Georgia House adopts midyear budget loaded with new spending

ATLANTA – The Georgia House of Representatives overwhelmingly adopted a $37.5 billon fiscal 2024 midyear budget Wednesday with a surplus-fueled $5 billion in new spending.

The midyear spending plan passed 161-2 and now moves to the state Senate.

Of the $5 billion spending increase, $2 billion would come directly from the unprecedented $16 billion in reserves the state has built up during the last several years.

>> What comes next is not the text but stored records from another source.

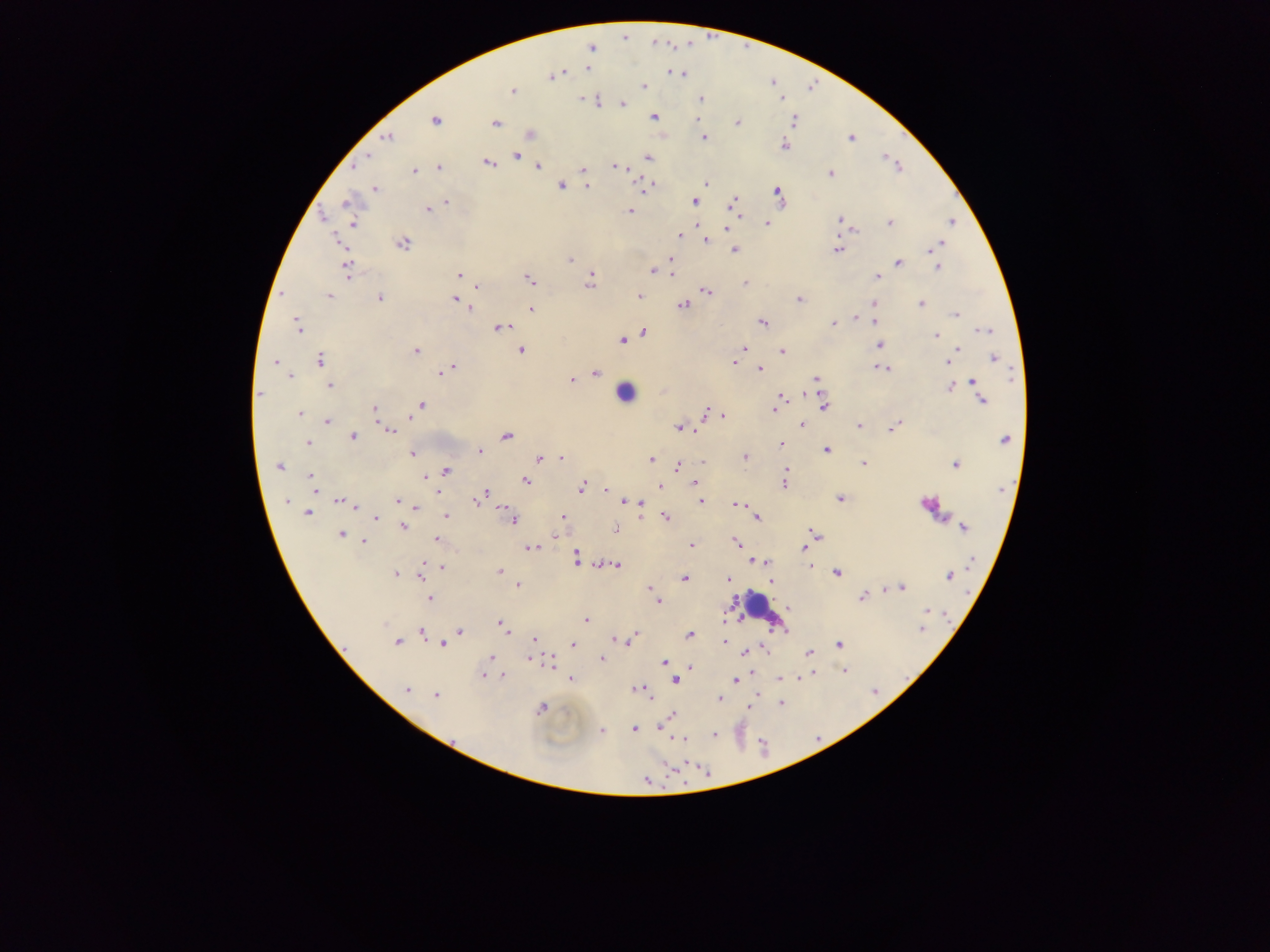
Thick blood film.

leukocyte_locations: 'approximate centers as x y in pixels: 625 392; 761 611'
plasmodium_parasite_locations: 'approximate centers as x y in pixels: 624 36; 591 48; 587 68; 672 73; 681 73; 551 75; 644 86; 510 90; 701 99; 781 99; 583 100; 597 100; 622 103; 654 117; 435 120; 737 122; 793 122; 495 123; 530 134; 386 136; 702 137; 851 137; 784 145; 516 155; 884 156; 647 157; 518 159; 487 162; 357 163; 615 166; 537 167; 898 167; 440 168; 414 170; 582 171; 830 173; 705 183; 560 185; 587 186; 649 186; 643 187; 374 189; 778 194; 693 201; 447 202; 733 203; 348 204; 427 209; 631 211; 740 216; 839 221; 950 222; 352 223; 889 223; 767 224; 725 228; 852 229; 678 235; 705 241; 402 243; 937 244; 733 249; 837 249; 671 256; 569 259; 898 263; 938 267; 347 269; 653 271; 671 272; 459 275; 877 276; 529 279; 590 281; 745 283; 476 286; 705 291; 282 294; 328 295; 638 295; 379 297; 455 298; 798 299; 874 303; 921 303; 683 304; 471 308; 531 309; 955 313; 855 318; 874 321; 762 322; 833 323; 297 325; 499 327; 984 330; 642 333; 936 335; 622 339; 879 345; 958 348; 742 349; 521 350; 415 351; 781 351; 993 358; 275 361; 320 361; 949 361; 733 362; 882 367; 451 369; 759 370; 444 371; 596 373; 288 376; 817 378; 571 379; 972 382; 329 385; 949 387; 802 392; 260 393; 783 395; 981 400; 823 405; 420 406; 374 409; 773 409; 705 412; 299 413; 721 415; 409 416; 327 422; 802 424; 860 425; 893 427; 679 428; 389 430; 695 430; 351 436; 506 436; 1004 440; 306 443; 781 443; 827 449; 479 451; 412 453; 744 457; 539 458; 561 458; 651 458; 702 462; 864 463; 955 464; 279 466; 676 466; 787 469; 444 471; 785 476; 312 477; 425 478; 526 481; 693 482; 784 484; 312 486; 659 486; 580 488; 605 489; 440 492; 482 495; 840 498; 288 501; 700 501; 342 502; 397 502; 623 502; 632 502; 737 503; 929 503; 638 504; 355 506; 416 507; 307 513; 446 515; 665 516; 375 517; 562 518; 639 518; 755 519; 512 520; 402 526; 963 527; 616 529; 816 533; 341 534; 554 535; 436 539; 363 541; 736 542; 691 545; 532 548; 804 548; 576 557; 972 559; 751 561; 757 561; 765 561; 441 565; 616 565; 811 567; 433 568; 499 571; 836 572; 396 574; 421 574; 948 576; 683 578; 727 581; 771 582; 518 585; 647 588; 901 588; 883 590; 652 593; 861 597; 430 598; 658 600; 789 607; 925 610; 725 618; 585 621; 500 624; 921 629; 421 631; 459 631; 636 633; 689 635; 632 637; 534 638; 614 639; 397 641; 725 641; 441 644; 573 644; 837 644; 764 648; 743 652; 808 652; 490 657; 530 660; 601 660; 663 662; 550 663; 690 667; 846 671; 814 672; 482 675; 504 676; 797 677; 571 678; 779 678; 734 680; 675 681; 635 688; 642 688; 406 689; 647 692; 758 694; 436 695; 719 699; 780 703; 541 708; 749 708; 672 715; 660 727; 634 728; 601 731; 714 734; 675 739; 684 739'
country: Ghana
capture: mobile-phone photograph through a microscope
image_size: 1270×952 pixels
field_of_view: singleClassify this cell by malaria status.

“There’s much to be proud of in this budget,” House Appropriations Committee Chairman Matt Hatchett, R-Dublin, told his House colleagues before Wednesday’s vote. “Much good can be done with it.”

Among the big-ticket spending items is $1.5 billion for transportation improvements, including $659 million for projects in the existing pipeline, $509 million for projects aimed at more efficient movement of freight, $200 million for improvements to local roads, $100 million for resurfacing projects, and $53 million in airport aid.

For the first time in memory, the proposed spending spree would let the state pay for major capital projects with cash instead of bond financing. The midyear budget allocates $450 million for a new state prison in Washington County, $178 million for a new dental school at Georgia Southern University’s Armstrong campus in Savannah, and $50 million for a new medical school at the University of Georgia in Athens.

State employees and teachers will get one-time pay supplements of $1,000, an initiative Gov. Brian Kemp announced in December to help reduce turnover in public schools and state agencies.

All of those spending increases were in the mid-year budget recommendations Kemp presented to the General Assembly last month.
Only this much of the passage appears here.